Claude Code との連携
Claude Design で作ったデザインは、絵のままで終わりません。ふだんお使いの Claude Code に引き渡すと、そのまま本物の Web ページやアプリに育てられます。この章では、デザインとコードを行き来させる2つの連携方法を学びます。
- デザインを Claude Code に引き渡す「Hand off to Claude Code(クロードコードへ引き継ぐ)」を使える
- 引き継ぎ書一式(バンドル)に何が入っているかを説明できる
- Claude Code 側の
/design-syncで、自分のサイトの色や部品を Claude Design に取り込める - 取り込んだ決まりごとを、いつ更新し直すべきか判断できる
下絵が、そのまま本物になる
これまでの章で作ってきたデザインは、いわば「よくできた下絵」です。見た目は本物そっくりですが、まだインターネット上で公開されて動く Web ページではありません。
この下絵を本物にするのが Claude Code です。藤川さんはすでに Claude Code を日常的に使っていますから、新しい道具は何も要りません。
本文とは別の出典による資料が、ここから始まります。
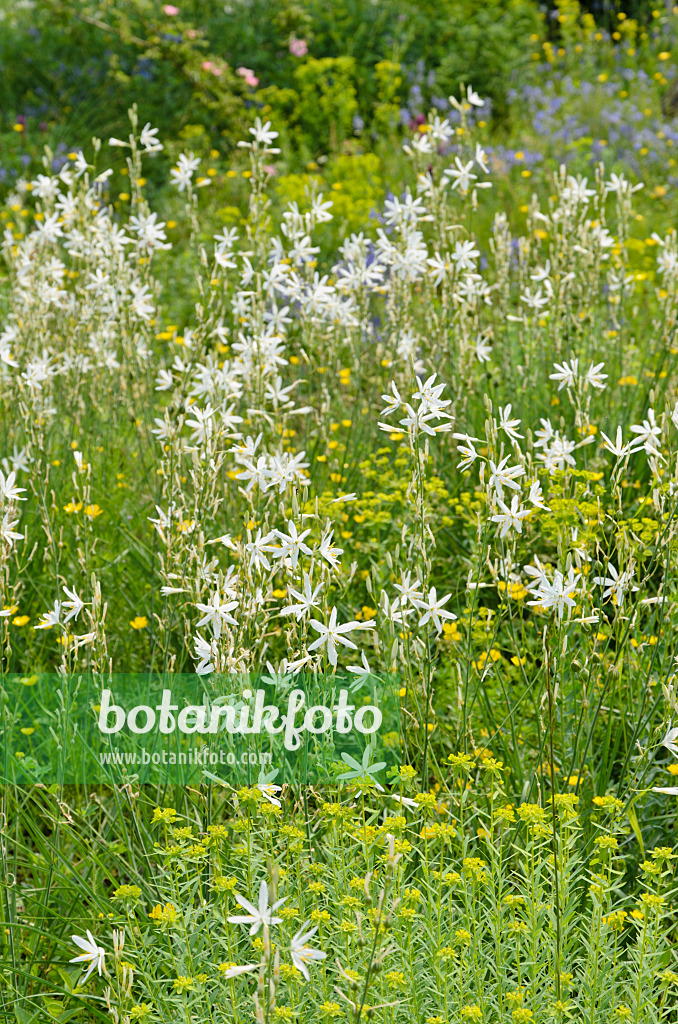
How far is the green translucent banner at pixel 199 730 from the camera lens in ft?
7.56

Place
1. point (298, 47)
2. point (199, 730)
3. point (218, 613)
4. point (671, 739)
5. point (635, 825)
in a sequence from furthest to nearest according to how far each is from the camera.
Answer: point (298, 47) → point (199, 730) → point (635, 825) → point (218, 613) → point (671, 739)

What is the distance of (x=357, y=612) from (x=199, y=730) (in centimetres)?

Claude Design と Claude Code は、次の2方向でつながっています。
| 方向 | やること | 使う機能 |
|---|---|---|
| デザイン → コード | Claude Design で作った下絵を、Claude Code に渡して本物のページとして実装してもらう | Export(書き出し)内の Hand off to Claude Code(クロードコードへ引き継ぐ) |
| コード → デザイン | 手元のプログラム一式から色・文字・部品の決まりを Claude Design に取り込む | Claude Code 側の /design-sync(デザイン同期の合図) |
この2方向がそろっているので「デザインで下絵を描く → コードで実装する → 実装した結果をまたデザインに反映する」という往復ができます。まずはデザイン → コードの方向から見ていきましょう。
Design → Code:デザインを引き渡す
Hand off to Claude Code とは
第8章(書き出しと共有)で学んだ Export(書き出し)メニューには、PDF や PPTX と並んで Hand off to Claude Code(クロードコードへ引き継ぐ) という項目があります。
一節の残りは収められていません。